Ab Freitag gelten in Deya, einem beliebten Ferienort auf Mallorca, Wasserrestriktionen. Betroffen sind unter anderem das Hotel La Residencia und weitere Bereiche der Gemeinde. An Montagen, Mittwochs und Freitagen wird die Wasserversorgung eingeschränkt. Die Maßnahmen bleiben so lange in Kraft, bis wieder ausreichend Wasser zur Verfügung steht, um den normalen Betrieb zu gewährleisten.
Besonders während der Hochsaison erreicht der Wasserverbrauch alarmierende Werte. Ein Tourist in einem Luxushotel verbraucht täglich zwischen 700 und 1.000 Liter Wasser – ein Vielfaches des nationalen Durchschnitts von 128 Litern pro Haushalt. Ähnlich hohe Verbräuche werden auch in Palma, Granada und auf Teneriffa registriert.
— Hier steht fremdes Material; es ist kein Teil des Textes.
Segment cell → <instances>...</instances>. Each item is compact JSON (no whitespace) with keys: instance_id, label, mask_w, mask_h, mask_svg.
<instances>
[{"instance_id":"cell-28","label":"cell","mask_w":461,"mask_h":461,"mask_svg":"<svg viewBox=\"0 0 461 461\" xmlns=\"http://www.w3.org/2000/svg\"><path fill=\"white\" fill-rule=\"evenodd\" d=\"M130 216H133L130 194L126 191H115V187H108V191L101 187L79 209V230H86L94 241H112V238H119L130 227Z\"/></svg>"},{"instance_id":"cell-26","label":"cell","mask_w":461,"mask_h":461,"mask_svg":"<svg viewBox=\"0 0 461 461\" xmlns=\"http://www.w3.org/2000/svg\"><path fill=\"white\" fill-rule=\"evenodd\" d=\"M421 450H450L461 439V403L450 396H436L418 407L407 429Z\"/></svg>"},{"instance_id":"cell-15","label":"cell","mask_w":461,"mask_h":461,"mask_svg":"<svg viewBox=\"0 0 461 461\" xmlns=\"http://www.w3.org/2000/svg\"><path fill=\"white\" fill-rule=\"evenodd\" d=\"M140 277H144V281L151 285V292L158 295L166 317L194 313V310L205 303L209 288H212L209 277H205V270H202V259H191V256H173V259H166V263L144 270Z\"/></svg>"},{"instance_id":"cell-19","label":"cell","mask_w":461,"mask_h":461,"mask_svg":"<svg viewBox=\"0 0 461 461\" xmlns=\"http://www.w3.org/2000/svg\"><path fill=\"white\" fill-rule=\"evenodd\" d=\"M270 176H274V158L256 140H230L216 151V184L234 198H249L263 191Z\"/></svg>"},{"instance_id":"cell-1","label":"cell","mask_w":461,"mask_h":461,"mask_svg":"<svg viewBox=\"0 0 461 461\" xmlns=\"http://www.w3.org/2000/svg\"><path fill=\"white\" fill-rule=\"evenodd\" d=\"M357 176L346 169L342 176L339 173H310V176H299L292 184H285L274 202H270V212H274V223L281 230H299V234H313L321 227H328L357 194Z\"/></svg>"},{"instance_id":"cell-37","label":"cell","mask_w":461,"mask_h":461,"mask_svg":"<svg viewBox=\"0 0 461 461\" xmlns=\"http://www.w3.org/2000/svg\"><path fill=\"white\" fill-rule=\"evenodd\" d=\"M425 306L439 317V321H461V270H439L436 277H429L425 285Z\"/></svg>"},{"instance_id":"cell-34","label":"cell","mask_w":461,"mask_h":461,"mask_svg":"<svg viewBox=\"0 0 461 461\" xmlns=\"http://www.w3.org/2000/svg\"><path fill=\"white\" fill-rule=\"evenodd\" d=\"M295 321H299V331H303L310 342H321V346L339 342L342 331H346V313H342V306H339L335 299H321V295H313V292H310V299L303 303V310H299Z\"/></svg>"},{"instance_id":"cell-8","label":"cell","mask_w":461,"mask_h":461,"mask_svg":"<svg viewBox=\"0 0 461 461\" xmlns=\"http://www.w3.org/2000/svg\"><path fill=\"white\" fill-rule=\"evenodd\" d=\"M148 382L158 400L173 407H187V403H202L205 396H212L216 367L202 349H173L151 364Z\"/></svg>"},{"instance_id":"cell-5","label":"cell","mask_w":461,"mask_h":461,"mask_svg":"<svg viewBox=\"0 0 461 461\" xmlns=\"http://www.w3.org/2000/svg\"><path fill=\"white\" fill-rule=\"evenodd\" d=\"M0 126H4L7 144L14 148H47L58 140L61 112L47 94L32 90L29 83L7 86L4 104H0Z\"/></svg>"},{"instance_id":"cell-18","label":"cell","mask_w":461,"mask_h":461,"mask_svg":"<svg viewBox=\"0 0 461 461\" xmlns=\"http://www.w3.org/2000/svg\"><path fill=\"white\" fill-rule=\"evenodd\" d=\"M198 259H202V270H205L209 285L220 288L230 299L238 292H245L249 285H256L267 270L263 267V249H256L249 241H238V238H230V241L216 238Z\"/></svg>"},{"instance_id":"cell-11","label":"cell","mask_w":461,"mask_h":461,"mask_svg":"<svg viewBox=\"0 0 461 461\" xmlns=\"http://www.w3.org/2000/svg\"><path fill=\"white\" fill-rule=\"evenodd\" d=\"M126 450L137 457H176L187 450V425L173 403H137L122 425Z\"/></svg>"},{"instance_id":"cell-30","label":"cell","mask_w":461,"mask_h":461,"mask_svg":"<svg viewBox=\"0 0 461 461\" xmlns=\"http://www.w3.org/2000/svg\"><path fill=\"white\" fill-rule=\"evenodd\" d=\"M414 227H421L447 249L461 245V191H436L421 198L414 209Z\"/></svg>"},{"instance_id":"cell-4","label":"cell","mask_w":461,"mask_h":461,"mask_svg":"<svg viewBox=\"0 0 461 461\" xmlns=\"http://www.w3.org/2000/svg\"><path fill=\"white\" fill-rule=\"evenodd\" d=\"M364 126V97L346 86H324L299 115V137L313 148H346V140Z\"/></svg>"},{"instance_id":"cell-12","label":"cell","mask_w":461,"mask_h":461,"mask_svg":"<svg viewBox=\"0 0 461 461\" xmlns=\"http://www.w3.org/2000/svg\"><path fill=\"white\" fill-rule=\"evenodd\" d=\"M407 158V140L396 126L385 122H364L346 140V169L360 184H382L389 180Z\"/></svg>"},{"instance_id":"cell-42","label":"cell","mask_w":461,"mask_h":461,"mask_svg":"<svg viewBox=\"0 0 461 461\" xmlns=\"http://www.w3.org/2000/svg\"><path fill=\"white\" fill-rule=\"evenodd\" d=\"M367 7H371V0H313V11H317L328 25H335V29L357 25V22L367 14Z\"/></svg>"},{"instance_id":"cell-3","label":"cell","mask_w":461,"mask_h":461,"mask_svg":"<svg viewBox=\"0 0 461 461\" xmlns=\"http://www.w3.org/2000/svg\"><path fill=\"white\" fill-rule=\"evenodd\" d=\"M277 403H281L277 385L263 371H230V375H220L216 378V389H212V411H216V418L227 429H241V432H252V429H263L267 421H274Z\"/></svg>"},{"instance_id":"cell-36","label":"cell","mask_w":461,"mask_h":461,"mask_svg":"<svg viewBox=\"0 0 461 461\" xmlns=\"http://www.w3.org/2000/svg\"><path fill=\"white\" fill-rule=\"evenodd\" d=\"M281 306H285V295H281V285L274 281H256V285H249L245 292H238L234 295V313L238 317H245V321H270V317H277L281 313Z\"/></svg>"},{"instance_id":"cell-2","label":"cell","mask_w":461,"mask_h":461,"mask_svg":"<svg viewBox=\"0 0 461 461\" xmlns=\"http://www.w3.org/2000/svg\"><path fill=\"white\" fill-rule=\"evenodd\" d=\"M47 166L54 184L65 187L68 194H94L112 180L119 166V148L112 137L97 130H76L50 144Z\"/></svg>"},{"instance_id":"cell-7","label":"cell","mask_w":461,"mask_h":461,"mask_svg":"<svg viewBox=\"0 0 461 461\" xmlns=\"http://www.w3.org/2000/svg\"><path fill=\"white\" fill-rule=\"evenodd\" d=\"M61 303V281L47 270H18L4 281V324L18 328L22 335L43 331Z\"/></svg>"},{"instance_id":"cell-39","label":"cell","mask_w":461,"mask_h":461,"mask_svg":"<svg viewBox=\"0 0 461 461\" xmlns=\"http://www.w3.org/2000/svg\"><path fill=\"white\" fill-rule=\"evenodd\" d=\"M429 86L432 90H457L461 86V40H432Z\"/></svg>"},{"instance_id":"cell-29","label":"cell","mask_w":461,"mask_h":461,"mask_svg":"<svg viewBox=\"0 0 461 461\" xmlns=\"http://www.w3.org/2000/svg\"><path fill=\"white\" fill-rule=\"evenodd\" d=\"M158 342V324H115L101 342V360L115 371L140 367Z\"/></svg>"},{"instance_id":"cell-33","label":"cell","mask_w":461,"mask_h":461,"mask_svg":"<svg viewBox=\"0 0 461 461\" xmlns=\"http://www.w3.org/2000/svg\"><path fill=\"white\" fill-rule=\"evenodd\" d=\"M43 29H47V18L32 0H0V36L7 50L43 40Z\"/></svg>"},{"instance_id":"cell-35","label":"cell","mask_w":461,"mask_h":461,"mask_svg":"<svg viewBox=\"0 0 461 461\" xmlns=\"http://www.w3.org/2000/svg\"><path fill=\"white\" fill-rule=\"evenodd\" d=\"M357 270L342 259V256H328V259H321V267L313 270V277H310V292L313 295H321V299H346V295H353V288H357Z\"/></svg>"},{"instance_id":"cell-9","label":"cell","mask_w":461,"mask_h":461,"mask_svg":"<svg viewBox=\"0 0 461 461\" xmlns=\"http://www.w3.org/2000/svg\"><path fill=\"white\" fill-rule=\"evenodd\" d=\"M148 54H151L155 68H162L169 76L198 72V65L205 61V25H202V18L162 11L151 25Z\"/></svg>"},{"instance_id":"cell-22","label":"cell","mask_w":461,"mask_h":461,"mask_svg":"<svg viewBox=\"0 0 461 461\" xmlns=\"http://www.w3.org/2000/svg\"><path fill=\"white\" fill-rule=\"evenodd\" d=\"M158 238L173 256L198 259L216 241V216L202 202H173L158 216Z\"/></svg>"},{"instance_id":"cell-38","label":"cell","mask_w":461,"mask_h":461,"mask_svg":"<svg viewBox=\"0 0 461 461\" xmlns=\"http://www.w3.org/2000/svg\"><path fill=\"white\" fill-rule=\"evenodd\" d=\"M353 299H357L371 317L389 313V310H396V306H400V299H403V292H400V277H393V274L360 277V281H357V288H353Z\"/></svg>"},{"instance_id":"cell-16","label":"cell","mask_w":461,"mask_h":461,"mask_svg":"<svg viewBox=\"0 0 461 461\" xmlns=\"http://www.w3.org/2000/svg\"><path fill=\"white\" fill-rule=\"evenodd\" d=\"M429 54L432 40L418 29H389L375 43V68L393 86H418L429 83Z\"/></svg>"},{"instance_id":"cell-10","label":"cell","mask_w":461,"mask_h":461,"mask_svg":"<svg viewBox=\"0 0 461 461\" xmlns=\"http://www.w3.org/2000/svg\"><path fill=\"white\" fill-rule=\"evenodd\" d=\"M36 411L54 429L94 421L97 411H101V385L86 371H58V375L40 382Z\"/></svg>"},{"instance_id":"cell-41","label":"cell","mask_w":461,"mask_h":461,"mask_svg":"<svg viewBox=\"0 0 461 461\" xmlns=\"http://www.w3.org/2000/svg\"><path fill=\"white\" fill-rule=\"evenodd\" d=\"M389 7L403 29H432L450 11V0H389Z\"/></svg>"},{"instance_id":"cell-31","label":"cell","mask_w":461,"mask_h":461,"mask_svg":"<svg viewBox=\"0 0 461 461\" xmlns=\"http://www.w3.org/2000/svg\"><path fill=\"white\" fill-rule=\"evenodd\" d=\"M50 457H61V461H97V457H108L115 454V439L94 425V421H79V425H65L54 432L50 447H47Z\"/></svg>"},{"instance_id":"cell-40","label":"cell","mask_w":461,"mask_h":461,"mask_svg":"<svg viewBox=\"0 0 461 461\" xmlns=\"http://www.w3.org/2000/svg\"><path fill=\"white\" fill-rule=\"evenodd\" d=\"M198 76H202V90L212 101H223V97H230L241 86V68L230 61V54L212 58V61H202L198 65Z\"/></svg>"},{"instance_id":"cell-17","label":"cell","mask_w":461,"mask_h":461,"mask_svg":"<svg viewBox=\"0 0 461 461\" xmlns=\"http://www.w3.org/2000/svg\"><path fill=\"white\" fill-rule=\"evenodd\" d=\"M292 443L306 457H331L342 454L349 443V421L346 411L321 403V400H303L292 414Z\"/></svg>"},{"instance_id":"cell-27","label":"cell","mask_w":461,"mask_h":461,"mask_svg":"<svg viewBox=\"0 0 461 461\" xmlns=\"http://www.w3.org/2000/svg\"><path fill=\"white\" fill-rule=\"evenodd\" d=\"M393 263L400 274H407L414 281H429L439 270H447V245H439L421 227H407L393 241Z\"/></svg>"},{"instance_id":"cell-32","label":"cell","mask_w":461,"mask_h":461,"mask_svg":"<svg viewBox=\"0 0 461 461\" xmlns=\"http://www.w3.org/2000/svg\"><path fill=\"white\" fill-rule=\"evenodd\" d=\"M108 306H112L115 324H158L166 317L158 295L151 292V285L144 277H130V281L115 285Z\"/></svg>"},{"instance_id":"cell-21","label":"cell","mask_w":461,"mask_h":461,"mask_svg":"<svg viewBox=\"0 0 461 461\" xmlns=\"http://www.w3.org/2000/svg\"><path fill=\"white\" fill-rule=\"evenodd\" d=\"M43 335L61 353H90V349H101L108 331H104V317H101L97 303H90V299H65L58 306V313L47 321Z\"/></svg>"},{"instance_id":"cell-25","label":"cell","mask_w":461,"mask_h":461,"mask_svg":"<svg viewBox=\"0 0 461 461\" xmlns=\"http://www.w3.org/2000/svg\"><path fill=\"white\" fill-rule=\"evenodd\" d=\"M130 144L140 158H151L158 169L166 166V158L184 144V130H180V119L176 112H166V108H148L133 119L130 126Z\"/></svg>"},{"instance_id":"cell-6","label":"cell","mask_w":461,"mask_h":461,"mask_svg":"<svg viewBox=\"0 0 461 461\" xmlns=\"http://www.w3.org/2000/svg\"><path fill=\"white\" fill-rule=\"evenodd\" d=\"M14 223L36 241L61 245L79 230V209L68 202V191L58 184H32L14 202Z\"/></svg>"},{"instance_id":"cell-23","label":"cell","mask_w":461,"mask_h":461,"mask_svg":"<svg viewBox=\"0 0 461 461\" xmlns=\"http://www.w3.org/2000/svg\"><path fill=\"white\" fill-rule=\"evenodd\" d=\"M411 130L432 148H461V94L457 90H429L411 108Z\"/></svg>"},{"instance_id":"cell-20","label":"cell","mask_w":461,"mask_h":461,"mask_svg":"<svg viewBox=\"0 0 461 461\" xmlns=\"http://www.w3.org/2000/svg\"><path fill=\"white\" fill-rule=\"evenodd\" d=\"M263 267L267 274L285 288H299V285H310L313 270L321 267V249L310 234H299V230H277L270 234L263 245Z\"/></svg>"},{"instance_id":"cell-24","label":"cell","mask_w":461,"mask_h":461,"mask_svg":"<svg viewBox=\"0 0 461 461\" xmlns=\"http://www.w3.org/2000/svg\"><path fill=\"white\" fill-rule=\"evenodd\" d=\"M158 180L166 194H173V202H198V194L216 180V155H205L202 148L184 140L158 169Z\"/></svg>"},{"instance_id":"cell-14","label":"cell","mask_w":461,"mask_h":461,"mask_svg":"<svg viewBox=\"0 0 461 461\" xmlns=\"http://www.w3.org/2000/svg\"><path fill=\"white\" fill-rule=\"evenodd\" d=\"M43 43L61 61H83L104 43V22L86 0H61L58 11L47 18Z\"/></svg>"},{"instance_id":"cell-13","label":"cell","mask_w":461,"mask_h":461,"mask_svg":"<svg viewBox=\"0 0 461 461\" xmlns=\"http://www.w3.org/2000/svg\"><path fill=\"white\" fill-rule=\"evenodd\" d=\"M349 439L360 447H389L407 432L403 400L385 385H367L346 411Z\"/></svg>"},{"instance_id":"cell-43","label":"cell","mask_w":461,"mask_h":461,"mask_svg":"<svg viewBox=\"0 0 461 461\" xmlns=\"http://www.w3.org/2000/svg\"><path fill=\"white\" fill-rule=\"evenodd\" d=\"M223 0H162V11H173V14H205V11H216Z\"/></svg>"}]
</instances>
Fehlmanagement verschärft Wasserknappheit auf Mallorca
Maribel Cerezo, Direktorin des Masterstudiengangs für Umwelttechnik an der Internationalen Universität von Valencia, macht Misswirtschaft und fehlende Infrastruktur für die aktuelle Lage verantwortlich. Sie kritisiert, dass Verwaltungen auf wetterbedingte Improvisationen setzen statt auf nachhaltiges Wassermanagement.
Cerezo weist die Schuld nicht direkt Hotels oder Golfplätzen zu, sondern betont die Politisierung der Wasserressourcen. Notmaßnahmen wie der Einsatz von Wassertankwagen verschöben die Kosten lediglich in die Zukunft. Dies belaste die Grundwasservorräte erheblich – ähnlich der Situation in der Provinz Alicante, wo Übernutzung zu Salzwassereindringen führt. Auch die Beschränkungen beim Tajo-Segura-Wassertransfer belasten die lokalen Bauern zusätzlich.